- Problem statement -
Records follow. Select each line holding "scrofa".

- Recorded information -
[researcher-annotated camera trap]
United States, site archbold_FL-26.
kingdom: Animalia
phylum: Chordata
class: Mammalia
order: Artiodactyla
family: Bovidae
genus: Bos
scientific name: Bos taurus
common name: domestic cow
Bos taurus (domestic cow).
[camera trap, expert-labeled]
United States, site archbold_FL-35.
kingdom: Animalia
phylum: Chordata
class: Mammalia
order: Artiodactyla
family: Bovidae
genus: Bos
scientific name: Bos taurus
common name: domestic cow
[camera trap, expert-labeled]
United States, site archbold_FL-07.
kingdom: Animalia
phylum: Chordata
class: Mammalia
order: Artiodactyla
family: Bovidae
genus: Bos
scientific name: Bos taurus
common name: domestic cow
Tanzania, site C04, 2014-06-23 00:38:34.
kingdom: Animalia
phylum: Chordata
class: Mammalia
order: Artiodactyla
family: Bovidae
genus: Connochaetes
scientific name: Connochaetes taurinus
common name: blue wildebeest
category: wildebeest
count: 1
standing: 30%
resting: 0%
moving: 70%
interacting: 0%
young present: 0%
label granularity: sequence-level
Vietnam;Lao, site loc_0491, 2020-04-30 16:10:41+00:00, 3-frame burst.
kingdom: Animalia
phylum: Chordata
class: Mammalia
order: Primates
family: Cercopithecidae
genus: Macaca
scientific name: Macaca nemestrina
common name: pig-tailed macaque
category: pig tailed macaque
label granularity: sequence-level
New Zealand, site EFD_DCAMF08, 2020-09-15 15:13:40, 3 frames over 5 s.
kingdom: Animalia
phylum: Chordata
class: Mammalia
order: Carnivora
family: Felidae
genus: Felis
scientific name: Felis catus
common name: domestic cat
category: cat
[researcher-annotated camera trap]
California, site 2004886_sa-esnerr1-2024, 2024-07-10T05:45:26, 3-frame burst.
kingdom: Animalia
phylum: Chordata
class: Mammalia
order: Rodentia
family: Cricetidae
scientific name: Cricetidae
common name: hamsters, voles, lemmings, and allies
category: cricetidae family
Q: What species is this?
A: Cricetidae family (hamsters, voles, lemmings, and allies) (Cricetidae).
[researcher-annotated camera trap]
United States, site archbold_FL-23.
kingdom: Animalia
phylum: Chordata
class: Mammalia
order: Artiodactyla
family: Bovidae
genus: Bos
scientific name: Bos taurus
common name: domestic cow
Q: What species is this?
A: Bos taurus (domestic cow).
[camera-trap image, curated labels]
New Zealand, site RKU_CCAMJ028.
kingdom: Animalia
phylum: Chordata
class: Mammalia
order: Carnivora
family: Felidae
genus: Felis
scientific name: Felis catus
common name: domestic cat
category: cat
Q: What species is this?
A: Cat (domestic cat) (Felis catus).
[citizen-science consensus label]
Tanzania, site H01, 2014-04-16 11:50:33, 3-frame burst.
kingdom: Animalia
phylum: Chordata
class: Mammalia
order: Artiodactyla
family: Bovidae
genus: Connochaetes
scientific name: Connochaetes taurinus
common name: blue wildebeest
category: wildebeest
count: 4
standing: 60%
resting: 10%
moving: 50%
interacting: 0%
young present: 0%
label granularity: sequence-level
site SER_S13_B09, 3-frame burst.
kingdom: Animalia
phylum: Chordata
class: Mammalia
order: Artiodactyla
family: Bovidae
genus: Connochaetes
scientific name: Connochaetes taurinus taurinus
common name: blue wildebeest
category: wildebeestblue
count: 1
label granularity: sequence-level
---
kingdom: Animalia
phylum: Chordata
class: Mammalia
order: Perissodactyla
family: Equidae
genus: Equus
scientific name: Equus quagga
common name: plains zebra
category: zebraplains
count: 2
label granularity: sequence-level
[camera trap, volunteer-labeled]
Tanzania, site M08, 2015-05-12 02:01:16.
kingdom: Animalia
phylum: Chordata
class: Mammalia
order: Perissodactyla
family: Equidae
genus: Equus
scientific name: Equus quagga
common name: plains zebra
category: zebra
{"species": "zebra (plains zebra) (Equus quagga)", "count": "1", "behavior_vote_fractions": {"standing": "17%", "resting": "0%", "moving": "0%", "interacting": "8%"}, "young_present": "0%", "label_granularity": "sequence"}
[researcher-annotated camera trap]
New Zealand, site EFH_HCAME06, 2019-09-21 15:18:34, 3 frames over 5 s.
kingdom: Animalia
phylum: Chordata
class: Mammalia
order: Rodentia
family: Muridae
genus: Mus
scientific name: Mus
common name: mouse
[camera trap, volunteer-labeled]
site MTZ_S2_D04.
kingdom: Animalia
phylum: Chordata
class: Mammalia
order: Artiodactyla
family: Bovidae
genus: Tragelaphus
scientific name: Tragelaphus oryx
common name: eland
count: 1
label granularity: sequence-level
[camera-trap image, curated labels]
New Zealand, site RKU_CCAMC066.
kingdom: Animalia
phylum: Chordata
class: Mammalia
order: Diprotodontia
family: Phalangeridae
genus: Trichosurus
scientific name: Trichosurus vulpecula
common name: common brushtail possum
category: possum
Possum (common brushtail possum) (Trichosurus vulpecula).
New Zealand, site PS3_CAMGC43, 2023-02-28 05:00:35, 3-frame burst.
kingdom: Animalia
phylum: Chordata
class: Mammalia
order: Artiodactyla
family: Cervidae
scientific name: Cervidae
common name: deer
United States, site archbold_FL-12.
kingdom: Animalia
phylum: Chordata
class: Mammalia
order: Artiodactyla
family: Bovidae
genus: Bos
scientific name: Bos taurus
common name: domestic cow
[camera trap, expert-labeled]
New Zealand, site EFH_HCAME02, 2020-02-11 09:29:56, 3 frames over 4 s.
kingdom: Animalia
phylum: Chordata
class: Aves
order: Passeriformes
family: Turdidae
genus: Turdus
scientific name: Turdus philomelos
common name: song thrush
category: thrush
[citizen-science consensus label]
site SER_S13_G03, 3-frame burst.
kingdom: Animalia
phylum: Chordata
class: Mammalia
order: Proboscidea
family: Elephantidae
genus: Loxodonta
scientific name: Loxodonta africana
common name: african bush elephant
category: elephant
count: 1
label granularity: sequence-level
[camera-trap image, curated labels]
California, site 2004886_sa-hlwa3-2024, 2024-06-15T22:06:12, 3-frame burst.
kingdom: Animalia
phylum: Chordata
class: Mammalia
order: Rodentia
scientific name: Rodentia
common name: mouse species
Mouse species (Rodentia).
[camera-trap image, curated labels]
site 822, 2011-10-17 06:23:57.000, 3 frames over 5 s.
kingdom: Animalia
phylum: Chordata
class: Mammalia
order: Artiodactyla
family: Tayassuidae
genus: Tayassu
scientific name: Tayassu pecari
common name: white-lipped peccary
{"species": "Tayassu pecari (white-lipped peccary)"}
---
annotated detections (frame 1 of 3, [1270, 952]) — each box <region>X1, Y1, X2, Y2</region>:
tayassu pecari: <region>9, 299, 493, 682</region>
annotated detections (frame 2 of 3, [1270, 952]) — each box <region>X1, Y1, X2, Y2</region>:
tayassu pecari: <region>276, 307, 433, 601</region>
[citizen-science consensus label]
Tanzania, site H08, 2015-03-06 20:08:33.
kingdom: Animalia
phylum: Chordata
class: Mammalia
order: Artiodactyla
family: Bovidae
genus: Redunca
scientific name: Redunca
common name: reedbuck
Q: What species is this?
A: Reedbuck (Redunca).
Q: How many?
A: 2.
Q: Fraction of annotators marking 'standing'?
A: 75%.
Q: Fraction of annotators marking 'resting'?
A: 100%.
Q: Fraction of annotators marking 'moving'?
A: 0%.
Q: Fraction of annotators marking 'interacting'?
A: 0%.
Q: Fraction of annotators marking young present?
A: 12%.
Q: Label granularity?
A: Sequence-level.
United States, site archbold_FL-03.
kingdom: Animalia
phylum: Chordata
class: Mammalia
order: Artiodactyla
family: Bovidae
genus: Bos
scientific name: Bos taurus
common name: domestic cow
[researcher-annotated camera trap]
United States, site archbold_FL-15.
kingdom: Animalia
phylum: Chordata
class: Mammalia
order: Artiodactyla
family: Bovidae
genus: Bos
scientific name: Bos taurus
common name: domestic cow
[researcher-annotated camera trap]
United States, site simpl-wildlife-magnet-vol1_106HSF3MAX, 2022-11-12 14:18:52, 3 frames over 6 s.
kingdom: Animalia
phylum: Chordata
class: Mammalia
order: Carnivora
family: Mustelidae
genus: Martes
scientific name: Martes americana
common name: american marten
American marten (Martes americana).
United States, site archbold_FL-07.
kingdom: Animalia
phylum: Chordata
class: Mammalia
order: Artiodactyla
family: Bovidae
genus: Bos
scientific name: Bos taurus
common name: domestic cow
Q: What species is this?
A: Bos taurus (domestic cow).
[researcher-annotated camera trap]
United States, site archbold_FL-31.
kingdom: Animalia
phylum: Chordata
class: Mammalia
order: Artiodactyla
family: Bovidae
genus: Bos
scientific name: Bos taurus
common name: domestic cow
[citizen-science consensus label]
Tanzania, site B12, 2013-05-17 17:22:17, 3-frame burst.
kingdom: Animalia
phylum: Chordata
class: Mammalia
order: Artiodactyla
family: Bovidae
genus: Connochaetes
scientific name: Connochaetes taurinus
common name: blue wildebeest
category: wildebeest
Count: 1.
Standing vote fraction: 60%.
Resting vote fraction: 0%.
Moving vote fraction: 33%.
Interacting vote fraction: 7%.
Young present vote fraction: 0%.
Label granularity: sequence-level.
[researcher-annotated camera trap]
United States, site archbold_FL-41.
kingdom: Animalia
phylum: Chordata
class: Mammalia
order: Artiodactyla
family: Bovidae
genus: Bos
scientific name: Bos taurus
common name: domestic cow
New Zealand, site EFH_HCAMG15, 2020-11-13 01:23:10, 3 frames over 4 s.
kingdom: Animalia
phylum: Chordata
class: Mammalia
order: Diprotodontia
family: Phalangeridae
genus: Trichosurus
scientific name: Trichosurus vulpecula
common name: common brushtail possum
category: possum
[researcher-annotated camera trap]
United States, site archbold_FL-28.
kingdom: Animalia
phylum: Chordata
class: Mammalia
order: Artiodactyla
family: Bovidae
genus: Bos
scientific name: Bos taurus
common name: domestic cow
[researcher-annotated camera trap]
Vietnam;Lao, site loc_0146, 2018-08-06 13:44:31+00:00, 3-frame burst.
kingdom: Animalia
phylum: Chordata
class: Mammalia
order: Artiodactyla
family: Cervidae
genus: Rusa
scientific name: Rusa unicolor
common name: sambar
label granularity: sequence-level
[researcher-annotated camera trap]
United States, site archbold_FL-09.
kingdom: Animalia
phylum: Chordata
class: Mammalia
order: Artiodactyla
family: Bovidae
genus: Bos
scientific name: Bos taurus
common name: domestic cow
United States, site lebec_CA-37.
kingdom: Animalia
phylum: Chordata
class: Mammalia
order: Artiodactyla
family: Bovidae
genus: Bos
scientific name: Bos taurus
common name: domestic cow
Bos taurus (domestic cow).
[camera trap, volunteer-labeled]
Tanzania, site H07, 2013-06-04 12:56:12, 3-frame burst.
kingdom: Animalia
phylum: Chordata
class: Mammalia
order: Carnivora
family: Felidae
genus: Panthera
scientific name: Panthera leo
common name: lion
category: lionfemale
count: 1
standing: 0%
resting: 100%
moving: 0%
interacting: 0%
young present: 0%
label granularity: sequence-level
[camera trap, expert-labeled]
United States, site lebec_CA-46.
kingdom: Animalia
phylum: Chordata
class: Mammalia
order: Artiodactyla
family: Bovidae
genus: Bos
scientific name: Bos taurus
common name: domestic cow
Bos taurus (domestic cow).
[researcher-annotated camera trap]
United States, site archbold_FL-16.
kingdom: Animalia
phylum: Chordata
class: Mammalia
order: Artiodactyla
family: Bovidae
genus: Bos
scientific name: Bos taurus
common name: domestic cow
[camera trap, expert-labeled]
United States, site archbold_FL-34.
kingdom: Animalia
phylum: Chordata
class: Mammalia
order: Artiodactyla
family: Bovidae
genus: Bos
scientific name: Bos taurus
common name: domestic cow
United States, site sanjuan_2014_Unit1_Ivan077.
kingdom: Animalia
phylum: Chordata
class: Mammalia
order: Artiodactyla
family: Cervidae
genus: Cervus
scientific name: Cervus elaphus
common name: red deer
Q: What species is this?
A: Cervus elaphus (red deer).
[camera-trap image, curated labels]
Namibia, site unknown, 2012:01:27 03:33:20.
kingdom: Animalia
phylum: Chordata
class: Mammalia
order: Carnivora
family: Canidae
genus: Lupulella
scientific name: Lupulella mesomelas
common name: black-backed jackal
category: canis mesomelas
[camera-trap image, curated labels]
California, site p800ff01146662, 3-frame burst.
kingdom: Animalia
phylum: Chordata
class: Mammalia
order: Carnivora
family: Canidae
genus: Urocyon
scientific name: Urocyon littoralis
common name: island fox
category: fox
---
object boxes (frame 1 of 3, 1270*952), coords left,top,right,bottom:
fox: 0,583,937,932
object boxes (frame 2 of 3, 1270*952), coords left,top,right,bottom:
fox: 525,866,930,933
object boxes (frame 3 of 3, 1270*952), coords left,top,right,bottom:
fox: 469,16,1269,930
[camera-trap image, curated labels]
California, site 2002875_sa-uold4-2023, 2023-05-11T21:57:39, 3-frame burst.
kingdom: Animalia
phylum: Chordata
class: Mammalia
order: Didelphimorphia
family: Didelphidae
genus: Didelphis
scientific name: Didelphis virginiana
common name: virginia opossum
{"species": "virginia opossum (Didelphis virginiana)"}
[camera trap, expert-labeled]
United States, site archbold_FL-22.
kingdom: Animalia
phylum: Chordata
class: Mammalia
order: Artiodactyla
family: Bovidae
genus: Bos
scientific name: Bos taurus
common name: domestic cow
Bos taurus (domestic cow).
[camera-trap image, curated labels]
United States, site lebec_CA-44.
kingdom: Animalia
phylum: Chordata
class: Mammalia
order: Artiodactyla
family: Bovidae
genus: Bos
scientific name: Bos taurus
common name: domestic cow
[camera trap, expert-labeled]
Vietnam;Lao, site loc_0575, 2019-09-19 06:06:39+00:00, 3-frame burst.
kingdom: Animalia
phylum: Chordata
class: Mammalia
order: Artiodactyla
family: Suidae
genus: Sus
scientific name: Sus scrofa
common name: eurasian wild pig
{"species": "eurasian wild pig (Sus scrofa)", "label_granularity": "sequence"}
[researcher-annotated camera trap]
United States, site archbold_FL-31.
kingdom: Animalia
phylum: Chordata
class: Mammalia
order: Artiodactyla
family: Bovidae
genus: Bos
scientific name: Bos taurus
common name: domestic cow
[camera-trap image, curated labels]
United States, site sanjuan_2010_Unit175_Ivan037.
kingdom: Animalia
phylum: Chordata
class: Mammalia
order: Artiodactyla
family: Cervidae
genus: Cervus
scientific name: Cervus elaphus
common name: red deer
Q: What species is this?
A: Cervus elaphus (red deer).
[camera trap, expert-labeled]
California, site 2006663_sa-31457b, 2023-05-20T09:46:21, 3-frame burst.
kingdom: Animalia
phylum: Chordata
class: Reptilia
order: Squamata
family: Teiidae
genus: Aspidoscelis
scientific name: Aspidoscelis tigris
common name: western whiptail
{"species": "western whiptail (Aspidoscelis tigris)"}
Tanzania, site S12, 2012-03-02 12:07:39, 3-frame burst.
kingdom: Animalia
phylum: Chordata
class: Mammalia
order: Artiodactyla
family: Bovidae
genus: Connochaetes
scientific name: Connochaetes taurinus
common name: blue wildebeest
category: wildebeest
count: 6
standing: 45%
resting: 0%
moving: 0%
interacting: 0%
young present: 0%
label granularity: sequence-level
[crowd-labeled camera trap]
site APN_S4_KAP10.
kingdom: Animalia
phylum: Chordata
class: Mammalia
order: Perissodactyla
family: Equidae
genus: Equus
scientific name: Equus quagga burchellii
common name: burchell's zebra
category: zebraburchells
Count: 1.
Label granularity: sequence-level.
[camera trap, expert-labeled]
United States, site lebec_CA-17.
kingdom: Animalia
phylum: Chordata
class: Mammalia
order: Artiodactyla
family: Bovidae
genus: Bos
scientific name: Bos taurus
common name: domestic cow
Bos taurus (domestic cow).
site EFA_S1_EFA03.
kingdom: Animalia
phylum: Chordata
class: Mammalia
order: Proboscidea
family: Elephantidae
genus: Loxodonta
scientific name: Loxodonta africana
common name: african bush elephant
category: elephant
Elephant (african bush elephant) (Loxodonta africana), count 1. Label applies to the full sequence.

- Solution -
scientific name: Sus scrofa
{"species": "eurasian wild pig (Sus scrofa)", "label_granularity": "sequence"}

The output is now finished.